= REQUIREMENT =
Copy the G20 review below word for word, in full.

As the first seconds of the opening credits of Amazon’s new action-thriller, G20, begin, I get a sinking feeling. Black screen, and that low rhythmic, thriller-style music promising something scary, tense, and possibly world-shattering is about to happen.
Spies are on the move, and it’s not very original.
And as promised, we’re taken to a European city. A spy is on the run with the obligatory high-tech gizmo: a “crypto wallet” that will be our McGuffin for the story to come. She is chased by the villain, a sinister, cold-hearted killer who goes by the name of Rutledge (played by Antony Starr).
Meanwhile, on another continent, the president of the United States, Danielle Sutton (played by Viola Davis), is awoken in the middle of the night. It’s on, and the pieces are moving.
It’s an opening that promises anything but originality. We’ve seen them before, in hundreds of thrillers throughout the years — many of them starring Gerard Butler! But through clever writing and editing, G20 sets us up for a cliche, only to gracefully sidestep and dodge that bullet.
For as Rutledge catches and eliminates his target, the president’s staff gives her an update. We got her. Who? Surely not the target who now lies dead in a European nightclub. No, the president’s daughter, who snuck away from her Secret Service guard in the middle of the night to party with friends.

So in one quick prologue that pulls the rug out from under our cliche-filled expectations from watching too many of these thrillers, we’re introduced to the dangerous villain at large, his plot, the president and her family, including her rebellious teenage daughter. Nice!

= AVAILABLE DATA =
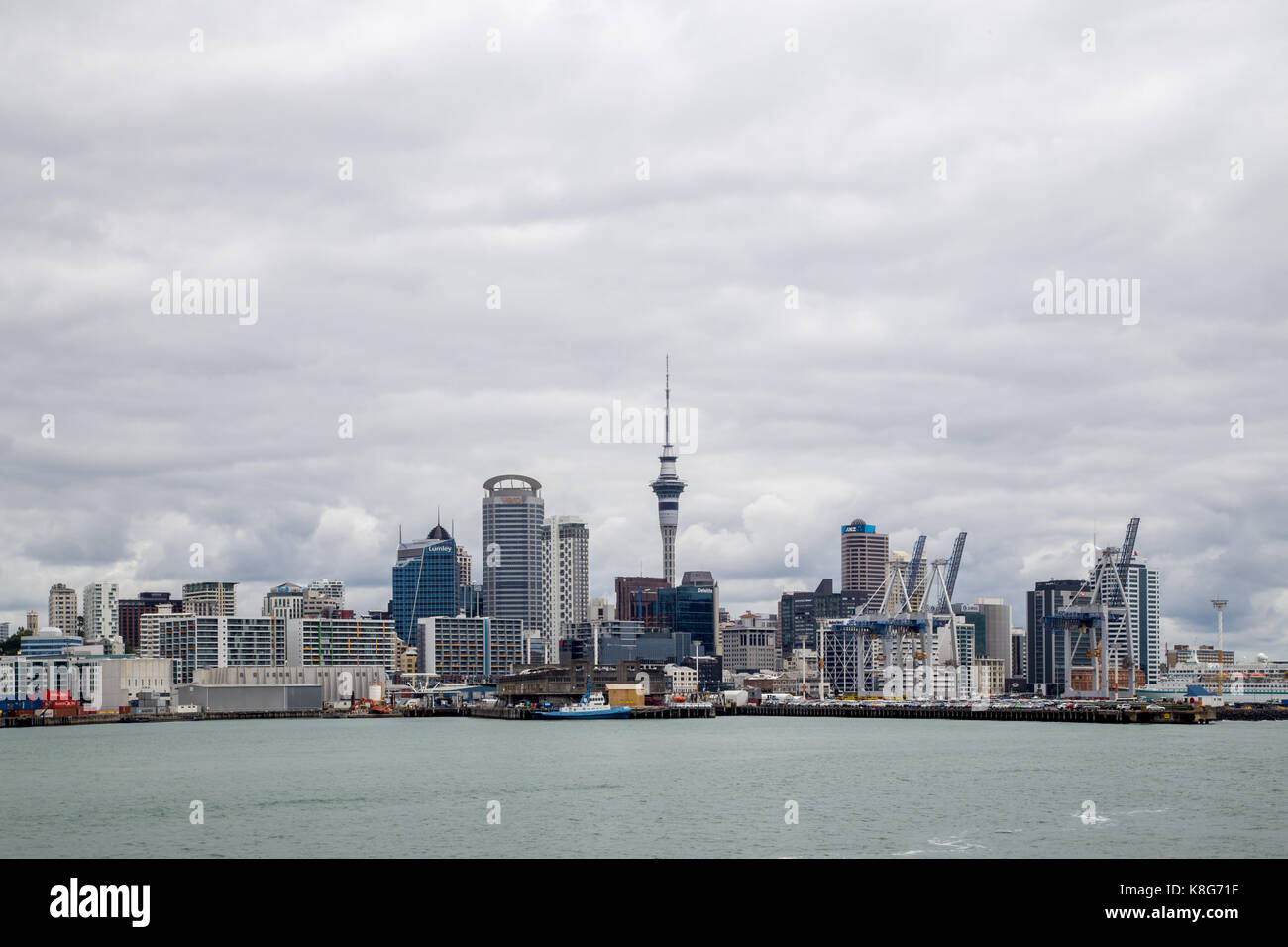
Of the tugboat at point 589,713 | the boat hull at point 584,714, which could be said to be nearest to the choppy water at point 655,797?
the boat hull at point 584,714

= ANSWER FOR THIS EXERCISE =
As the first seconds of the opening credits of Amazon’s new action-thriller, G20, begin, I get a sinking feeling. Black screen, and that low rhythmic, thriller-style music promising something scary, tense, and possibly world-shattering is about to happen.
Spies are on the move, and it’s not very original.
And as promised, we’re taken to a European city. A spy is on the run with the obligatory high-tech gizmo: a “crypto wallet” that will be our McGuffin for the story to come. She is chased by the villain, a sinister, cold-hearted killer who goes by the name of Rutledge (played by Antony Starr).
Meanwhile, on another continent, the president of the United States, Danielle Sutton (played by Viola Davis), is awoken in the middle of the night. It’s on, and the pieces are moving.
It’s an opening that promises anything but originality. We’ve seen them before, in hundreds of thrillers throughout the years — many of them starring Gerard Butler! But through clever writing and editing, G20 sets us up for a cliche, only to gracefully sidestep and dodge that bullet.
For as Rutledge catches and eliminates his target, the president’s staff gives her an update. We got her. Who? Surely not the target who now lies dead in a European nightclub. No, the president’s daughter, who snuck away from her Secret Service guard in the middle of the night to party with friends.

So in one quick prologue that pulls the rug out from under our cliche-filled expectations from watching too many of these thrillers, we’re introduced to the dangerous villain at large, his plot, the president and her family, including her rebellious teenage daughter. Nice!